De pronto un viento fuerte y frío se levanta golpeando con fuerza la cabaña, haciendo temblar los postigos. Los dos cierran con dificultad todas las persianas y se van a dormir.
—Leo, —dice ella desde su habitación.
—¿Sí?
—Durmamos juntos, vení.
Leo se acuesta en la cama de Clara. Los dos se quedan enfrentados y ella lo besa en la oscuridad. Él tantea el pecho en la penumbra y siente los pezones erizados de la mujer. En un rápido movimiento ella se saca el camisolín y se quita la braga. Luego desnuda a su compañero de cama y deja que su miembro la apoye. Gime y recuerda a su hermana en esa misma habitación masturbándola sin ninguna vergüenza.
Excitada con ese pensamiento lo rodea con las piernas, atrayéndolo en un gesto posesivo. Se gira para que Leo quede encima y con habilidad toma el pene para introducirlo en su vagina. Otro gemido cuando el miembro entra con velocidad en la caverna húmeda y caliente de la mujer.

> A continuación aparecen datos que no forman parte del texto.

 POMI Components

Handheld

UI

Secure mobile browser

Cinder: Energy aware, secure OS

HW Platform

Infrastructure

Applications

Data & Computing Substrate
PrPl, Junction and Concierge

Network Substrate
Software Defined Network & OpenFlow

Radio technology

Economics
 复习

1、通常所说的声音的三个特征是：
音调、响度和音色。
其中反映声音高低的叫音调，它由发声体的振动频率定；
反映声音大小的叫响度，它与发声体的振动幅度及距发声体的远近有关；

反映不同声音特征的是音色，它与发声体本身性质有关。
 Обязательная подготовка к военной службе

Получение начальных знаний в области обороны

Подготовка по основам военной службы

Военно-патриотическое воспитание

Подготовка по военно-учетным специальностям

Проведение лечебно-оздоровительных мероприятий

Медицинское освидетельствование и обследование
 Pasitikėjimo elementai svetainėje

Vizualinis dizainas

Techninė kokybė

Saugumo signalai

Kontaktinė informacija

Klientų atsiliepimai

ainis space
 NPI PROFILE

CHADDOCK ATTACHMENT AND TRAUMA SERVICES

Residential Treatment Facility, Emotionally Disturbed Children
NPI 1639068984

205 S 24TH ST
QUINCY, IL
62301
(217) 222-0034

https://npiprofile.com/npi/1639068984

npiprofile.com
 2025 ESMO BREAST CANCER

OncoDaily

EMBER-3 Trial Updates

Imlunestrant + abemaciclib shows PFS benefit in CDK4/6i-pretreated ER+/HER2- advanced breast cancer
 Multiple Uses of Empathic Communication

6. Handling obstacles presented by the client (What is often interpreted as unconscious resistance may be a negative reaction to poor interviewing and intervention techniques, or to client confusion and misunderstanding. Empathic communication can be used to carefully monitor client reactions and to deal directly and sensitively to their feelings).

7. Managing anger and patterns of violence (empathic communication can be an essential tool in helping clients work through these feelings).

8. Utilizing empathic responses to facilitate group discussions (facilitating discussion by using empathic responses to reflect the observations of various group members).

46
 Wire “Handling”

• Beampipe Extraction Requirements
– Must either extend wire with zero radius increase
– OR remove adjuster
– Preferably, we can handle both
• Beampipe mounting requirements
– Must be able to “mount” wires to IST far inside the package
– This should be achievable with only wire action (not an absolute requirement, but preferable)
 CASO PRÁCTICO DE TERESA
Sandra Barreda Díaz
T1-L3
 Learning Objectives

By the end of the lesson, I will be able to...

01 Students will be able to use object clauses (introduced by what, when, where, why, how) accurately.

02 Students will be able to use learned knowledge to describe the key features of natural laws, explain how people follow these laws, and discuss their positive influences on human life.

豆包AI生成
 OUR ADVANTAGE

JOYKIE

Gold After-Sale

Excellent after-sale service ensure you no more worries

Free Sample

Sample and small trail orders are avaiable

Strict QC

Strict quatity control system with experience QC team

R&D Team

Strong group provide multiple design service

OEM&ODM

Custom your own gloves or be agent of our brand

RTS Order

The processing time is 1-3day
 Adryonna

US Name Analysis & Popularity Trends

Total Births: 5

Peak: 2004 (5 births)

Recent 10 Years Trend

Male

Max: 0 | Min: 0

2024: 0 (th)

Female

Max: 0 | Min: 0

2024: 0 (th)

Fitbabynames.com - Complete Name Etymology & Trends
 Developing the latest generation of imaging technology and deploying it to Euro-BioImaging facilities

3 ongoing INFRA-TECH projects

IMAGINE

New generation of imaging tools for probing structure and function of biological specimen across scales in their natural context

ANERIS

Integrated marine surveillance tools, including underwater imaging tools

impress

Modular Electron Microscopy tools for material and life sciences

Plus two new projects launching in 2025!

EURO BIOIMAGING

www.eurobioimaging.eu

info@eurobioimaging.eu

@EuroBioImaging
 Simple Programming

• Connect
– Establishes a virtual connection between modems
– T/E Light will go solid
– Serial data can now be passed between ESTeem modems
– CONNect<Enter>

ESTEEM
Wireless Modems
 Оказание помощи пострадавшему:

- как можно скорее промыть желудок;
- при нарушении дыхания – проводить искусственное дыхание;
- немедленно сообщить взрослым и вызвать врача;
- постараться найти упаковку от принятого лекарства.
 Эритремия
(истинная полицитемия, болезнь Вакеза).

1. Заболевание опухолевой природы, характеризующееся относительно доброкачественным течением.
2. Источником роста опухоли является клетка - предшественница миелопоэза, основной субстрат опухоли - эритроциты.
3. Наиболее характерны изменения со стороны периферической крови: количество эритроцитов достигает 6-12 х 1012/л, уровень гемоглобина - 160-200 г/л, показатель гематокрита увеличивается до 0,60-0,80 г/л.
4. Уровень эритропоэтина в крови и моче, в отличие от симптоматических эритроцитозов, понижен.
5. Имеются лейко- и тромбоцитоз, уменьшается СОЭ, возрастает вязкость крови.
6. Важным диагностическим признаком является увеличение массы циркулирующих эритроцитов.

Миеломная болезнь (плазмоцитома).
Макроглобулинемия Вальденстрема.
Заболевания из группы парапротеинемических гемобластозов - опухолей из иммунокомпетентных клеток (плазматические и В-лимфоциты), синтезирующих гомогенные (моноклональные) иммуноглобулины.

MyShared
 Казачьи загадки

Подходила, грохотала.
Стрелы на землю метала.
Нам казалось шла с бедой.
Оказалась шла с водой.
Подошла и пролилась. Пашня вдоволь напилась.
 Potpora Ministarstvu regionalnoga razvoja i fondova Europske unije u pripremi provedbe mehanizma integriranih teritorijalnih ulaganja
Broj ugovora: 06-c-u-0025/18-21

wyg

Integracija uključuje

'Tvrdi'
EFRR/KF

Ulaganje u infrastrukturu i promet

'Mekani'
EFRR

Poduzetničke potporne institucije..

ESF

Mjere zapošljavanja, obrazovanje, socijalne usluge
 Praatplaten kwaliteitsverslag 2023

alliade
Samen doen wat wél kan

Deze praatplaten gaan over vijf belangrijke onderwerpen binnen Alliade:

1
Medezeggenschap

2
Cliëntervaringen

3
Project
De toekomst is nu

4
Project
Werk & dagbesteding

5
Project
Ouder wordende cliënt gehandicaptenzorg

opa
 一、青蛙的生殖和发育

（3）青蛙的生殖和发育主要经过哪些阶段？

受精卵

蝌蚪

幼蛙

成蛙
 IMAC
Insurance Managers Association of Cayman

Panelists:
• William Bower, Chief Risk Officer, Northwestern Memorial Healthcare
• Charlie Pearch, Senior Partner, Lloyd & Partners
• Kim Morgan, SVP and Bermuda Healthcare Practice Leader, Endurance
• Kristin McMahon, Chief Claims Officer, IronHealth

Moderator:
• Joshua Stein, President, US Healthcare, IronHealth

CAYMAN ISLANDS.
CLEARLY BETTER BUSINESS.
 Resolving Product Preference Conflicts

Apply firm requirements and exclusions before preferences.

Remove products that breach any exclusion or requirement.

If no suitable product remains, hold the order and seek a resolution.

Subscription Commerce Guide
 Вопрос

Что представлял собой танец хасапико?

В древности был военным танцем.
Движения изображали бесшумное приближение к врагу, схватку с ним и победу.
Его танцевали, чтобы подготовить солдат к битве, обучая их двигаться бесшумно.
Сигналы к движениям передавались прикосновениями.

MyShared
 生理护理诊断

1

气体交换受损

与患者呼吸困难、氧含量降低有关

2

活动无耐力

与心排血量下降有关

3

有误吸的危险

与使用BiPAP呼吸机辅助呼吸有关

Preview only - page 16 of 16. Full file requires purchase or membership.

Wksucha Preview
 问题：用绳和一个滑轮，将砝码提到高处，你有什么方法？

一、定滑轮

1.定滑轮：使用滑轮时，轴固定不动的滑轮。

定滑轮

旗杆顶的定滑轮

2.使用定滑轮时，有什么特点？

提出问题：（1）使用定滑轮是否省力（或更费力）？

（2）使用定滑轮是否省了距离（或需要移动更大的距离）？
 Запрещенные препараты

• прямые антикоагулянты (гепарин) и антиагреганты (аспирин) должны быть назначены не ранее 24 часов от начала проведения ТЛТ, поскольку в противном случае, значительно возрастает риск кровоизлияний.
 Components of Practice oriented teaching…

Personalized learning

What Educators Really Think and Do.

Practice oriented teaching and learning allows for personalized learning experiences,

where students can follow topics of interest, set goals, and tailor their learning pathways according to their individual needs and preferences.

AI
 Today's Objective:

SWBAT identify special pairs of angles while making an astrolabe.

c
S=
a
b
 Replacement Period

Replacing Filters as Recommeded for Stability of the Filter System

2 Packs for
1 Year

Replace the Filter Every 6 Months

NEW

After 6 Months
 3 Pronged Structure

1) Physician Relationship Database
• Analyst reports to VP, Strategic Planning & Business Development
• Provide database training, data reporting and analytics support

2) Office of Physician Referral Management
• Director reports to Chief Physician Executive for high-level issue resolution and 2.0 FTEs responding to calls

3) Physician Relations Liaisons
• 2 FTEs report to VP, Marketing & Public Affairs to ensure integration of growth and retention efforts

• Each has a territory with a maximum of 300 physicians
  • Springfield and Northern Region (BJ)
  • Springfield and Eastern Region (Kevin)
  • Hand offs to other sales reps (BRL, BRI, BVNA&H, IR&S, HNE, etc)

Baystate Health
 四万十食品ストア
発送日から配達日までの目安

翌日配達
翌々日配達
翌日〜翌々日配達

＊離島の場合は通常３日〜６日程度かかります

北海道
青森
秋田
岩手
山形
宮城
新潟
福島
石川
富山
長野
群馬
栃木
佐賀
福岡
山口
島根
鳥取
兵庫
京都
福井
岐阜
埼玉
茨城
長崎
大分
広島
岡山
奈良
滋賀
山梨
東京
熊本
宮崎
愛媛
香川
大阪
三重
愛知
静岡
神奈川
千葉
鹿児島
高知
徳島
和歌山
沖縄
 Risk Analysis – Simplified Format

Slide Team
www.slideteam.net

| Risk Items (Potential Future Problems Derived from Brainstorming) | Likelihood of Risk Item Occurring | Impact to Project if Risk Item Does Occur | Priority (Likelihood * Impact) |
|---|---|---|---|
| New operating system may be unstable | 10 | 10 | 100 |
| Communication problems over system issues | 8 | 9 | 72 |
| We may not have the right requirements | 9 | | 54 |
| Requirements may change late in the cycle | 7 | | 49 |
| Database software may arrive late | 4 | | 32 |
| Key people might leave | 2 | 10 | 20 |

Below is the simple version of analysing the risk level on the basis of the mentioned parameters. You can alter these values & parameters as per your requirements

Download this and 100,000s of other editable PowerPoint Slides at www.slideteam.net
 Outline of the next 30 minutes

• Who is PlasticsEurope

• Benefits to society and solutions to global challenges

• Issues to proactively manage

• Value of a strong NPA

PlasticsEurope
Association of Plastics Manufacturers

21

Con movimientos de cadera guía a Leo para que la penetre con más fuerza y él, instintivamente, sigue la danza entrando y saliendo con desesperación. Ella lo besa, paseando la lengua por todo el interior de la boca del chico. Siente como su flujo inunda la vagina cuando saborea la saliva de Leo. Excitada, le aprieta los glúteos para avivar el ritmo. Leo, obediente, aumenta la velocidad y ella lo rodea con fuerza con las piernas. Clara siente ese pequeño cuerpo apenas desarrollado completamente pegado a su pubis, y se emociona al escuchar el suspiro desesperado de su sobrino. Clara lo alienta a seguir, quiere sentirlo en su interior cuando se venga. Le clava las uñas en los glúteos y aprieta aún más. Sus paredes vaginales presienten el momento del orgasmo, ese momento en que el pene empieza a crecer para liberar todo su líquido. En un grito desesperado, Leo eyacula. Al sentir el fluido caliente en su cuerpo ella aprieta con fuerza el cuerpo del chico, y acaba con un gemido ahogado. Se besan suavemente y se duermen en la misma posición, abrazados. Clara comprende que acaba de cogerse a su sobrino, pero no siente ningún remordimiento. Por primera vez en muchas semanas puede dormir profundamente.
El desayuno fluye animado. Ambos hablan sobre el colegio, el trabajo, el futuro.
El teléfono de Clara vibra, y ella lo toma. Abre los mails. El primero es de su trabajo, pero lo ignora. Abajo un correo de una dirección desconocida. Intrigada lo abre. Un estudio de abogados la contacta para pedirle los datos para transferirle la liquidación del seguro de vida de Sofía y su marido. Ella es la única beneficiaria. Clara lee el número, una cifra absurdamente alta. Se queda mirando la pantalla. Enfrente, Leo sigue hablando. Cierra el mail. Apoya el teléfono boca abajo.
—Contame otra vez lo de la caballería —dice.